桃家庄。
金四九打量着这个院落,街门朝西,西屋和堂屋还是土墙,更别说院墙了。墙壁被经年累月的雨水冲刷得沟壑纵横,长满了苔藓,墙头上冒着一尺高的草。堂屋很低矮,平房,砖坯混合的墙壁裂着口子,房顶上铺着防雨的塑料布,怕风吹跑,压着一圈砖。塑料布早已破败不堪,风化得成条成缕的,在房檐上耷拉着像是刘海随风飘来飘去,要不是压着砖,早没了。

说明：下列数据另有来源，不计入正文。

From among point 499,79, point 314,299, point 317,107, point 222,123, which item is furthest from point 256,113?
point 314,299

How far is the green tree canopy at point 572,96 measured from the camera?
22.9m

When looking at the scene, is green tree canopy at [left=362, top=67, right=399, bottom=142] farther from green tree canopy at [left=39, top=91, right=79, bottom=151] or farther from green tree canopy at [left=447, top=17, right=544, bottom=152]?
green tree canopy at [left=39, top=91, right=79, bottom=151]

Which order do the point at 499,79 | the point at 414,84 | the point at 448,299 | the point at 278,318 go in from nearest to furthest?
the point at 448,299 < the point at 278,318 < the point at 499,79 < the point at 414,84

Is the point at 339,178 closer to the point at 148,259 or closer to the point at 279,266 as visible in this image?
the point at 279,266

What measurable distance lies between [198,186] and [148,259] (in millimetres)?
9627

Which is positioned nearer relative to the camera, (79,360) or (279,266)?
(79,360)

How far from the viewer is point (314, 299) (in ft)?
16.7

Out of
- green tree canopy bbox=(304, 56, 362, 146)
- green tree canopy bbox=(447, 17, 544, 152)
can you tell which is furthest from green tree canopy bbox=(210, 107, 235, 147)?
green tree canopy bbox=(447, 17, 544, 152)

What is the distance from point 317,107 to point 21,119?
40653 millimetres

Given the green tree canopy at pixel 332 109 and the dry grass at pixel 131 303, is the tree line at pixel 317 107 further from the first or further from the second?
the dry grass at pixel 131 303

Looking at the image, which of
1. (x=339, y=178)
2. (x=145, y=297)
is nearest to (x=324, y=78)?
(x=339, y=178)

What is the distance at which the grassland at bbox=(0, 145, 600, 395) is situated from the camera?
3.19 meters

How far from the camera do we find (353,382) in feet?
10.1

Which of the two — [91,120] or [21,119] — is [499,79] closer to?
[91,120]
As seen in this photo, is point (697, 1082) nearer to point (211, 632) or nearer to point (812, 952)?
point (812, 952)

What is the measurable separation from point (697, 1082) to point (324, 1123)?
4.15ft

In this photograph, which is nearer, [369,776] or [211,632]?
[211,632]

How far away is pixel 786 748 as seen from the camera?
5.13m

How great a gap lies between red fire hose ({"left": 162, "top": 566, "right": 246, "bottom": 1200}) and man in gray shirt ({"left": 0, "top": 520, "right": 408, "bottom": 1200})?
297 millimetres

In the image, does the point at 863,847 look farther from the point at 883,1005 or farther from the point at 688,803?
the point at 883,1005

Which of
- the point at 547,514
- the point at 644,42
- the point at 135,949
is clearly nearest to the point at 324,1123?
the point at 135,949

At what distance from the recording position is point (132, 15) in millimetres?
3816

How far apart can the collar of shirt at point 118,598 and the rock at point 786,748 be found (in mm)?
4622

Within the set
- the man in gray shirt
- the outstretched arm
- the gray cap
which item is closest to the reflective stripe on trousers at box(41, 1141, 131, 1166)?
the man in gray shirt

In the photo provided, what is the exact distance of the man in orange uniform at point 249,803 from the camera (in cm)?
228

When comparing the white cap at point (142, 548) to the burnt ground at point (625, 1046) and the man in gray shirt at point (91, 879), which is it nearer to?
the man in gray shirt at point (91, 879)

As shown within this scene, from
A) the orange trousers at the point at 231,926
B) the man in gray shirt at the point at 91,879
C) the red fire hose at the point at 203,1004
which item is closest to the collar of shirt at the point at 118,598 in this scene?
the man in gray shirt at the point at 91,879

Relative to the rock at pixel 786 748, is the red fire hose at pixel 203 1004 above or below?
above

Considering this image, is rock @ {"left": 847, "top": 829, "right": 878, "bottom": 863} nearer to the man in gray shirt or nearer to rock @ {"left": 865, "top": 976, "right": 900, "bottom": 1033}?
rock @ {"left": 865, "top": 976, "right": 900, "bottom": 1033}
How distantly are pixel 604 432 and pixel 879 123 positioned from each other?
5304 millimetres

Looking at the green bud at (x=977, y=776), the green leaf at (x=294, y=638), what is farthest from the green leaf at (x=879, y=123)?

金四九和陈鹤群站在院子里询问情况。户主是一个老头,站在他们对面,光着膀子,无精打采地抽着烟袋。他脑袋上缠着手巾,露着头顶,满脸皱纹像院子四周沟壑纵横的墙壁,皱纹多的数不清。身上的肌肉已很松弛,胸膛的皮往下耷拉得老长。他叫桃润民,桃家庄第五生产小队五组的村民。金四九就是奔他来的,江有沱的母亲早年曾被拐卖到这里。
“你认识这个人吗?”
金四九递给老者一张照片,是江有沱夹在《诗经》中的女孩。
桃润民眼花得不轻,右手接过来,伸展胳膊端详了半天,猛然颤抖起来,烟袋也掉在地上。
他死死盯着筛糠一样的照片,撇了撇嘴,梦呓似的说,“找着她了?是不是找着她了?”
屋里一个三十来岁的女人一直在观察着院子里的动静,见桃润民这样,马上冲了出来,“咋了,咋了?”
陈鹤群问她是谁,女人说是桃润民的儿媳妇。“我们想确认一下,这个人是不是你家的人。”陈鹤群看着女人,指了一下照片。
女人往桃润民手里瞥了一眼,马上愤怒起来,“不是我们家的,我们家没这个人!”
桃润民像没听到她的话,始终盯着照片,仿佛想到了非常可怕的事。
陈鹤群一掐腰,“你要说实话,看到没有,这位可是我们市里的大领导。”他指着金四九,“是国务院派来的,是咱们整个省的总督办,来拿孬人的!你要是敢掏空儿,有什么后果我就不说了,你自己掂量掂量吧。”
金四九听陈鹤群这么说,老大不自在,当着桃润民也不好拆穿他。
桃润民嚅嚅地说,“是我闺女……”
“叫什么?”
“小名叫来弟,官名……官名叫桃……桃叶蓁。”桃润民结结巴巴的,无法一口气说完。这个名字已经太多年没从自己口中提及了,所以乍一说还有点不习惯。
旁边的女人满脸焦急,看样子很关心桃叶蓁是不是回来了,一遍遍地说,“她是不是回来了?”“不是早跟人跑了吗,怎么还有脸回来?”“回来也甭想在家住,没地方,家产更是没她一点……”
陈鹤群一把拉住妇女往一边挪了几步,沉着嗓子说,“你不要说话,轮到你的时候再说。”
桃润民把照片递回给金四九,“你是上面的大官儿,我信你,什么都不瞒着……”说着往屋里走,“这多年了,她的东西我还一直留着,都给你们吧。”
堂屋里乱遭遭的,这大概是金四九在直周见过的最破败的家。西侧木质的小窗只有一米见方,上半部分是一排排巴掌大的方孔,下侧是木条隔离成的竖立的长方形,这种窗户只能糊纸,无法安装玻璃,窗框都变形开裂,至于是什么颜色,反正现在看起来是苍白色。窗下是一个很大的炕,堆满了破烂。
因为宅基地宽度不够,所以堂屋一共三间,里间屋在东间,没门,大概用作了杂货间,从门口就能看到里面堆得满满当当,有几口大缸很显眼,缸上盖着盖子,盖子上放着瓷盆,瓷盆里塞着乱七八糟的炊帚、笤帚。
桃润民进了里间屋,噗噗通通的一阵乱响,像是把高处的什么东西拽了下来,四散尘土像烟一样蔓延出来。